Experts couldn't explain the smoky mist that sometimes permeated a house or a jet of flame that roared from an electrical socket. Some thought the home was haunted.
Fire officials recorded 26 separate reports of strange happenings from March to August. Finally, everyone agreed on only one thing: The house wasn't safe to live in.So the 9-year-old house south of Chicago was bulldozed Thursday on orders from the Travelers Insurance Co.
One of the most frightening incidents happened in April, when a flame 1 inch in diameter roared out of a wall socket in an upstairs bedroom and shot 21 inches into a mattress, arson investigator Steve Smith said.
The flame was witnessed by an Orland Hills police officer, an electrician who was a part-time officer in another community and two consulting engineers hired to investigate the mystery, Smith said.
"The fire was under pressure, and that kind of pressure can't build up in electrical conduit because it's open throughout the entire house," he said.
Other times, dense smoky mists or a strong smell of sulfur permeated the house, investigators said.
Smith and fellow arson investigator Terry Hyland of the Orland Fire District said engineers, chemists, geologists, scientists and experts in explosives ran every test conceivable and couldn't find any logical explanation. They ruled out arson, natural gas, methane gas, sewer gas, other vapors or electricity.
"We have no logical explanation now, but maybe 50 years from now someone will come up with an answer," Hyland said. "Right now, we just don't know.
"The house was subjected to every kind of test.
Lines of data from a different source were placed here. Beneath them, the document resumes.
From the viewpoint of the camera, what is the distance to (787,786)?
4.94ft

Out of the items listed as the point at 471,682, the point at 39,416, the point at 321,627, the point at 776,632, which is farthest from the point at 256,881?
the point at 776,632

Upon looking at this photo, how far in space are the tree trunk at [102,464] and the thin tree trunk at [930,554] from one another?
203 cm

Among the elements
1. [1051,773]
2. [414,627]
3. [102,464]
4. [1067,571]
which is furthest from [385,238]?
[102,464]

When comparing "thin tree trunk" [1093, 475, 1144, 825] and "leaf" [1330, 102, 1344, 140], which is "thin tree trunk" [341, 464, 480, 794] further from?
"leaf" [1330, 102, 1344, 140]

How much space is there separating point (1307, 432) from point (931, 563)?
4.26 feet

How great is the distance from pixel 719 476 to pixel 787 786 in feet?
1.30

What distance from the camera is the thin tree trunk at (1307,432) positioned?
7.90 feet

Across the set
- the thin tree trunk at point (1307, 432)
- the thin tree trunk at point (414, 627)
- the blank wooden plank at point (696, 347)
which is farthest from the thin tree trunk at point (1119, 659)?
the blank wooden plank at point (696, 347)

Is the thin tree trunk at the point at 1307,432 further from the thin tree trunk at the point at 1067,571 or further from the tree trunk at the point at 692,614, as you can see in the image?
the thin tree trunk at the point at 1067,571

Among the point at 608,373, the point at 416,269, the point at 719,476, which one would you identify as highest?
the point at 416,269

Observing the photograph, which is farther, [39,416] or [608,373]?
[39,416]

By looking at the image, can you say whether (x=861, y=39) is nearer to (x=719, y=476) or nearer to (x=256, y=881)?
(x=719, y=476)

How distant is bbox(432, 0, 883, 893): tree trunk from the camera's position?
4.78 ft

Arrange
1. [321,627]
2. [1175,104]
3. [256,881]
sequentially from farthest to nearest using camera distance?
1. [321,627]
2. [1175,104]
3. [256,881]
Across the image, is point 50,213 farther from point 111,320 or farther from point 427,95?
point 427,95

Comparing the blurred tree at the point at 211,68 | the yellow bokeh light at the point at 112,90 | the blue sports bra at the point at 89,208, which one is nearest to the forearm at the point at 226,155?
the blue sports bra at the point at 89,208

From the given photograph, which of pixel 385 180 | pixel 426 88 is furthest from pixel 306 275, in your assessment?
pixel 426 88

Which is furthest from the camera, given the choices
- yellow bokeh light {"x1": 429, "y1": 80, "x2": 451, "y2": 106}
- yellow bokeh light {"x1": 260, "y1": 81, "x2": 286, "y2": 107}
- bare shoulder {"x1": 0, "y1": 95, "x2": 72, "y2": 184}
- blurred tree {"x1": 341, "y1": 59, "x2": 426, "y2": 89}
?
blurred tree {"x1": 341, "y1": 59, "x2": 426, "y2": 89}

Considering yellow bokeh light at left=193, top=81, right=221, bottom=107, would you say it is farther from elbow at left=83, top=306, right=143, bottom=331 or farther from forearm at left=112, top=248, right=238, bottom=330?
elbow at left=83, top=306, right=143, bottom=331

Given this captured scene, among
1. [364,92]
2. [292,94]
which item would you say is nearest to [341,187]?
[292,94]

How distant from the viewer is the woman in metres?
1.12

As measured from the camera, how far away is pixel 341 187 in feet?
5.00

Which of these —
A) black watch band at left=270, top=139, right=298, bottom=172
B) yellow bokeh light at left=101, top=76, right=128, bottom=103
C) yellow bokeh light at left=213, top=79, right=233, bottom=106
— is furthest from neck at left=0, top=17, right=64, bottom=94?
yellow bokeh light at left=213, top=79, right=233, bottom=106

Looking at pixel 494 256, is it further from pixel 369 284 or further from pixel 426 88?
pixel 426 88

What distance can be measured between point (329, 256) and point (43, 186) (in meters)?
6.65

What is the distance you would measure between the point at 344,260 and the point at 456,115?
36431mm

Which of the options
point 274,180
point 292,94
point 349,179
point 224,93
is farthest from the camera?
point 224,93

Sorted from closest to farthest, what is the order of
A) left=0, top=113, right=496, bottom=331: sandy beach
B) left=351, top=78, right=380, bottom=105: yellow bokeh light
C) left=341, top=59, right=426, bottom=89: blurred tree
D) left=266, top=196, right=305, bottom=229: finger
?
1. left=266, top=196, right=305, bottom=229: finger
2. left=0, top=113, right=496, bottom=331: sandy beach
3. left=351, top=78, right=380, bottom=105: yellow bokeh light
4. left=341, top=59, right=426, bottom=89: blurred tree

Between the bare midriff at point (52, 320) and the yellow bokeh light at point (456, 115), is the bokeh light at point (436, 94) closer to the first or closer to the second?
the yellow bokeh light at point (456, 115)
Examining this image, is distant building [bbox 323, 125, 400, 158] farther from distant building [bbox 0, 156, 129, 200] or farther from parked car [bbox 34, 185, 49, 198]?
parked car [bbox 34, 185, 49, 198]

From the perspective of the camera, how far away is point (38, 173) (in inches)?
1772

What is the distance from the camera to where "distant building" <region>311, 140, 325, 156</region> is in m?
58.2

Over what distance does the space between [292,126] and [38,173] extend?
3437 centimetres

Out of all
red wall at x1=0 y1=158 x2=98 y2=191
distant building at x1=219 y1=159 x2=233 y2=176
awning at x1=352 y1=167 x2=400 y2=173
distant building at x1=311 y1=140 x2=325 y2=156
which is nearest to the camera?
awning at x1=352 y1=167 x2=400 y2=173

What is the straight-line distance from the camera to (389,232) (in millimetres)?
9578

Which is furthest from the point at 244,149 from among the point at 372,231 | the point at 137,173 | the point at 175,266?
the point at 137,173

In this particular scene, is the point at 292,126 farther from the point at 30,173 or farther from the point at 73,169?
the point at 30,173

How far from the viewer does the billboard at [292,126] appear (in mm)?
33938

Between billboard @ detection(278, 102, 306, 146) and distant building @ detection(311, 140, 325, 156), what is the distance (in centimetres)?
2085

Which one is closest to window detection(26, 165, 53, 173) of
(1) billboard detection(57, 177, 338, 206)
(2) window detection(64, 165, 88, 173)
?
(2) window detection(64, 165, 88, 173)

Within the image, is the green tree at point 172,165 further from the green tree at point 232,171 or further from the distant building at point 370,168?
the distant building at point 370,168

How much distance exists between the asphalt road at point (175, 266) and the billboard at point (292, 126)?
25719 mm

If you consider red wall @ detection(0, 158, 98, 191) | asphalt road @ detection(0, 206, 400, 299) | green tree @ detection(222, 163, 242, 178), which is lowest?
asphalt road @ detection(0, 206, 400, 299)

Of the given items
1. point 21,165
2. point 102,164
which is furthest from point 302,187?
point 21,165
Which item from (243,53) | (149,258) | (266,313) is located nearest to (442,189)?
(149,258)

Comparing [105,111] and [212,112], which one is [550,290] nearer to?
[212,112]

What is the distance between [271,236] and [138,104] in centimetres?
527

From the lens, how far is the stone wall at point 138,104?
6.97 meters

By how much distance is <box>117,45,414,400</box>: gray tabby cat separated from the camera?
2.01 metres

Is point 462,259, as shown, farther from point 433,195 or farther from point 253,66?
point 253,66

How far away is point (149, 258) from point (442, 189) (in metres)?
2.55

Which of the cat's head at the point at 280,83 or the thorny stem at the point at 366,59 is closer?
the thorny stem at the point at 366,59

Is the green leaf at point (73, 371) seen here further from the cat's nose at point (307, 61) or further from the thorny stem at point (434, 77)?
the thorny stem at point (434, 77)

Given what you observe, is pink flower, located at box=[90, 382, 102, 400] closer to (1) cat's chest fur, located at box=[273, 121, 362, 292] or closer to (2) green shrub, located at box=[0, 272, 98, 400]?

It was demolished because there was nothing left to test for.
"The only experiment left was to let someone live in that house."
After the first few incidents, fire authorities advised the occupants of the house, whose names were not released, not to sleep in the home at night.
When the bizarre events continued, fire authorities told the family to move out and Travelers Insurance hired Packard Engineering in Naperville to investigate what was causing the phenomena.
Joe Skubisz, associate manager of a Travelers claim office in Naperville, said he believes there is some logical explanation for the phenomena. Still, the company paid the homeowners a settlement and demolished the house because fire officials had ordered the family out.
"Maybe it's ghosts, I don't know," Skubisz said Friday, laughing and quickly noting he doesn't believe in such things.